Johnny Juzang’s career-best 32 points lead UCLA to win at Washington
With his teammates stuck in another offensive rut, scrounging for points amid a slew of clanked shots and turnovers, Johnny Juzang pulled back the curtain on a dazzling scoring display.
The UCLA guard’s array of jumpers from the baseline and wing helped him score the final 18 points of the first half for his team Saturday at Washington. By that point, he was up to 21 points, recognizing that he was in the sort of rhythm where the worst thing he could do was stop shooting.
“Like an ‘OK, I’m at that mode right now,’ ” Juzang said of his mentality.
Juzang continually countered the Huskies’ runs in the second half, his final jumper with 54 seconds left nudging the Bruins toward a slump-busting 64-61 victory at Alaska Airlines Arena.
Juzang finished with a career-high 32 points, making 12 of 23 shots and five of 12 three-pointers, to help UCLA (14-5, 10-3 Pac-12) end its two-game losing streak and remain within one game of conference-leading USC.
Highlights from UCLA’s 64-61 victory at Washington on Saturday night.
As tends to be the case with the Bruins, there was high drama in the closing moments.
Guard Jules Bernard made a jumper with his foot on the three-point line with nine seconds left, extending UCLA’s lead to 63-60. Coach Mick Cronin instructed his team to foul the Huskies so they could not get off a three-pointer and point guard Tyger Campbell complied with 4.8 seconds left.
Washington’s Quade Green made one of two free throws before UCLA’s Cody Riley grabbed the rebound and was fouled. Riley, who had missed his first four free throws, made the first attempt and missed the second, giving Washington one final chance down by three points with 3.6 seconds to go.
Green raced up the right sideline but his three-pointer at the buzzer bounced off the backboard and rim, ending the Huskies’ hopes and providing a potentially galvanizing triumph for the Bruins after they had lost three of their previous four games.
“I would say it was a really big momentum and morale win,” Juzang said. “You know, let’s change the course of the rest of this season.”
UCLA’s defense bounced back after being challenged by Cronin, holding the Huskies (3-16, 2-12) to 36.2% shooting two nights after Washington State scorched the Bruins for 81 points.
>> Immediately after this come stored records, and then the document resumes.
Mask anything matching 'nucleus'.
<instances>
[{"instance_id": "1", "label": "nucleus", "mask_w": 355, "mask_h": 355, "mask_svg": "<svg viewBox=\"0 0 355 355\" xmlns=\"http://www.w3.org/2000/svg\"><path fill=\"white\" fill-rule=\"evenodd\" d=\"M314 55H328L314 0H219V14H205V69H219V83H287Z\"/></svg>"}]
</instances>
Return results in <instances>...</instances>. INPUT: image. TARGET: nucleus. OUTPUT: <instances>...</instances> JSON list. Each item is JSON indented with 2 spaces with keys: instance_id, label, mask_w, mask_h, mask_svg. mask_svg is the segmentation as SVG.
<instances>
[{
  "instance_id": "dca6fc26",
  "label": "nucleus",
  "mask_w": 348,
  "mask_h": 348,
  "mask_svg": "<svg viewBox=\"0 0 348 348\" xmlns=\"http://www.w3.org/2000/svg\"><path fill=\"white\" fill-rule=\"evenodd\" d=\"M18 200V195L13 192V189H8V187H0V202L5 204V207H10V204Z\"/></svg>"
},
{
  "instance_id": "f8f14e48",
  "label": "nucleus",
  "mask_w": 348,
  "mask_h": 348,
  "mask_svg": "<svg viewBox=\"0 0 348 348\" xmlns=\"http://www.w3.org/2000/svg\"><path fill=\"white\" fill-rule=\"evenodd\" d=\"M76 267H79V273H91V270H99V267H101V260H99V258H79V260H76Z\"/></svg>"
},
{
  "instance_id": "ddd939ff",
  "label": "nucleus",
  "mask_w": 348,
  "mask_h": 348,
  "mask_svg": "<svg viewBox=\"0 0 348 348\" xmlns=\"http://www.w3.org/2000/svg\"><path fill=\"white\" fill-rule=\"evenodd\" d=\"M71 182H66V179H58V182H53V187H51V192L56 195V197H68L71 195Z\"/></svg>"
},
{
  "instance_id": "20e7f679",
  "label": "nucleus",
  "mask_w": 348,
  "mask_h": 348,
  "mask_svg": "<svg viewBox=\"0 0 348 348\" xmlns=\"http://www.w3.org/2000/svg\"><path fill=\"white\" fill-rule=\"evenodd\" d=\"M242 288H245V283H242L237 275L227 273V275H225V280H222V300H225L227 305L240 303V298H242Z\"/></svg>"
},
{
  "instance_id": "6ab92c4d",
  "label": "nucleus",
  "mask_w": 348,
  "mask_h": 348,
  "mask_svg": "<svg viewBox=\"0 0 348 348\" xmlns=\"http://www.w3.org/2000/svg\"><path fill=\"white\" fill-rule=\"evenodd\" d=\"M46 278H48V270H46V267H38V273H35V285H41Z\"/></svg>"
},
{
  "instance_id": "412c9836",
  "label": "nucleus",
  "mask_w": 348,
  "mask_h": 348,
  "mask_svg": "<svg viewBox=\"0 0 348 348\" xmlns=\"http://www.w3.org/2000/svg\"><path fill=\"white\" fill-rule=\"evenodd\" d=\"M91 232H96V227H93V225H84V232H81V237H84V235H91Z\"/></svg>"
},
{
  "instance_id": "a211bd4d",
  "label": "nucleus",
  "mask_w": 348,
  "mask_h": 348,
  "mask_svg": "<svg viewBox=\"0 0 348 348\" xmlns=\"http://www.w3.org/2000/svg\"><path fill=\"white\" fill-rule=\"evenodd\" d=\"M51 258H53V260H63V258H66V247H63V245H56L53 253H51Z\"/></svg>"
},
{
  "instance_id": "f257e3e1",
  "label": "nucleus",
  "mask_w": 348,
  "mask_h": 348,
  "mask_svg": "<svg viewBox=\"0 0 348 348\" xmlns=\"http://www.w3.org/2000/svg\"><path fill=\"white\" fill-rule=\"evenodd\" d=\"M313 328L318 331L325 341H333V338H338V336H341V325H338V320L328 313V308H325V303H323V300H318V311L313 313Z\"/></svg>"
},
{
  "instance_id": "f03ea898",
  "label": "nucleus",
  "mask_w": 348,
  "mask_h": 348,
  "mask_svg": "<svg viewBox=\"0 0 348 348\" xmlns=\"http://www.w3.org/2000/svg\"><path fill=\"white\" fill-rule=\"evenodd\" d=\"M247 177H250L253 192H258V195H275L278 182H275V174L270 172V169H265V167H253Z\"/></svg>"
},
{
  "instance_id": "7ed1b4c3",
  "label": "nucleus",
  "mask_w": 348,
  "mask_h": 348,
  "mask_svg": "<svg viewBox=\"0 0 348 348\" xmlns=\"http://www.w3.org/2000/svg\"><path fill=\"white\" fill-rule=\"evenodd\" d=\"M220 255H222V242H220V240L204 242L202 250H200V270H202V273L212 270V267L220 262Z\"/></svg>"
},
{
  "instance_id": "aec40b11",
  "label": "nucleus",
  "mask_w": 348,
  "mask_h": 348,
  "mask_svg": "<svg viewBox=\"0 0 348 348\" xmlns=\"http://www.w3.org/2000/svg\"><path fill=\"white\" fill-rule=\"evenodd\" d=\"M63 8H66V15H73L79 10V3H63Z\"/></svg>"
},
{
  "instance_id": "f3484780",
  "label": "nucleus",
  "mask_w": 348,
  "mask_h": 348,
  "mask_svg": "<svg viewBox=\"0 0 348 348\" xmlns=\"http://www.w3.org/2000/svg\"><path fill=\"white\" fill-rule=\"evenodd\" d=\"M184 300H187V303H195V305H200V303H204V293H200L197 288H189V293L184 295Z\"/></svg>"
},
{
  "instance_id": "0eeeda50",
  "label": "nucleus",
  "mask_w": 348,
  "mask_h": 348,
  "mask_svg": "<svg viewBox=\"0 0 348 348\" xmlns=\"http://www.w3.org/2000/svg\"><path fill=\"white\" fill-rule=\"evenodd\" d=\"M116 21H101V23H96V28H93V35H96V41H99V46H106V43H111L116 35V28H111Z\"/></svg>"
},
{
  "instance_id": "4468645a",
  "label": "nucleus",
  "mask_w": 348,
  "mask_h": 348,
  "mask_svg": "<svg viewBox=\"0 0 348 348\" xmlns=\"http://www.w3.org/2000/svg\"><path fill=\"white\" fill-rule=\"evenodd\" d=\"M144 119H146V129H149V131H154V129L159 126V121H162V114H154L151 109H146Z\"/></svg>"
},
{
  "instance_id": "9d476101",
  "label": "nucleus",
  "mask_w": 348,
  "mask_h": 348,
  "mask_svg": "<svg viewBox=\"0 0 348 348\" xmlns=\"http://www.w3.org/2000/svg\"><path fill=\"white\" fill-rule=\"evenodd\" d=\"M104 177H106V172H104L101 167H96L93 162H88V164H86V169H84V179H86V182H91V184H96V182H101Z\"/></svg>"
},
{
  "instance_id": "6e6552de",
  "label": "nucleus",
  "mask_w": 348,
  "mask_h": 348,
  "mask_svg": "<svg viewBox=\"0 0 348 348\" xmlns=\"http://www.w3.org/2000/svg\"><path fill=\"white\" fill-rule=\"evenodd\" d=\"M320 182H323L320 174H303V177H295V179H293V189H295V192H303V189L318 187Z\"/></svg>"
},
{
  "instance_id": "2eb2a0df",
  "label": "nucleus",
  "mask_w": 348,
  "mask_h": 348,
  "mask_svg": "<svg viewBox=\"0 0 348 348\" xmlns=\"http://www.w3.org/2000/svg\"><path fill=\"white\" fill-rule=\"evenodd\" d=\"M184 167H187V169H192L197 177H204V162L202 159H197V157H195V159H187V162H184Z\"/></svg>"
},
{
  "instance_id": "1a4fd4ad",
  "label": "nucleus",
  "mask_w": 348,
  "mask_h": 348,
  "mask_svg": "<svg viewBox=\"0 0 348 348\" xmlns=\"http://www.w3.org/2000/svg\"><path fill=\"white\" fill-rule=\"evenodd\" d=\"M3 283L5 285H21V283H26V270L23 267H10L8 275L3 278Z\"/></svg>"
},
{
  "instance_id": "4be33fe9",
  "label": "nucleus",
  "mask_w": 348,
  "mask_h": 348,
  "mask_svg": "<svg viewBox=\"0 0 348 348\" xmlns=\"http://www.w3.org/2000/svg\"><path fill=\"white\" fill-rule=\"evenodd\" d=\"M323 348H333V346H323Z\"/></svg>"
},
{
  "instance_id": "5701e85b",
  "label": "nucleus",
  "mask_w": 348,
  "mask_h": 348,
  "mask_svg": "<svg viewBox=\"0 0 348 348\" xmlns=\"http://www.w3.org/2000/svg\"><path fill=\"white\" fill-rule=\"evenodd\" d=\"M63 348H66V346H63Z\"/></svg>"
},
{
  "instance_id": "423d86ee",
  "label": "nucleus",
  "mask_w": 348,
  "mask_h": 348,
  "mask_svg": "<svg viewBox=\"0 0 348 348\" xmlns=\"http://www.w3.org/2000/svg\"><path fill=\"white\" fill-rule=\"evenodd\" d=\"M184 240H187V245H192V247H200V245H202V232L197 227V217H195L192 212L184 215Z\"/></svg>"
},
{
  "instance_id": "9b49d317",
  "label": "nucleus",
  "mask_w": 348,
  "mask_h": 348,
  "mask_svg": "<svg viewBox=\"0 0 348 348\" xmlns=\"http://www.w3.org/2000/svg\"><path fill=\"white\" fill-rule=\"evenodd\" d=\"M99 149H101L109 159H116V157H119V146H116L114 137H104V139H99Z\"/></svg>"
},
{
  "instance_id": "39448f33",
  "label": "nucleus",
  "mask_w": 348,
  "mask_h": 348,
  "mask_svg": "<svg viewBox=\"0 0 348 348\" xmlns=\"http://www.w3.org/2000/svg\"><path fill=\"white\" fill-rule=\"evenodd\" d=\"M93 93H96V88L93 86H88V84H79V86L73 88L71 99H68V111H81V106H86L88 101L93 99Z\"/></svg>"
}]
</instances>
The one flaw was allowing Washington’s Marcus Tsohonis to score all of his 22 points in the second half
But the breakdowns didn’t matter because of Juzang, whose ability to move without the ball helped him get open against Washington’s matchup zone. He matched Tsohonis’ three-pointer with one of his own with about nine minutes left, extending a lead that had grown increasingly precarious after Tsohonis came off the bench to make six three-pointers.
Bernard scored 14 points in his return to the starting lineup after coming off the bench against Washington State, coming up particularly big late. He made two free throws with 2:18 left after grabbing an offensive rebound and getting clobbered to break a 57-57 deadlock, and the Bruins led the rest of the way.
UCLA won despite making only six of 18 free throws, with Juzang making three of four and his teammates making three of 14.
“Some of those were the front ends of one and one,” Cronin said of the misses. “It puts unbelievable pressure on your defense and it really tests your character and your resolve to continue to compete.”
Juzang outscored Washington by himself in the first half, splurging for 21 points on eight-for-13 shooting to help the Bruins take a 26-20 halftime lead.
No. 12 Oklahoma edged No. 14 West Virginia 91-90 in two overtimes Saturday, while No. 19 Creighton defeated No. 5 Villanova 86-70.
He made two three-pointers as part of UCLA’s 11-0 run to start the game before the Bruins gave back all of their advantage during a nine-minute drought in which the Huskies went on their own 11-0 surge to tie the score.
UCLA missed all eight of its shots and committed six turnovers during the drought that ended when Juzang buried a step-back, baseline jumper. That commenced a stretch in which Juzang scored every point for his team the rest of the half.
The scoring spree prompted Bruins athletic director Martin Jarmond, who made the trip to Seattle, to tweet a frozen emoji reflecting the ice in Juzang’s veins. Juzang’s teammates needed every point on a night his offensive output matched theirs collectively.
“We knew he was on fire tonight,” guard Jaime Jaquez Jr. said, “so trying to get him the ball and get him going was kind of our attitude coming into the second half.”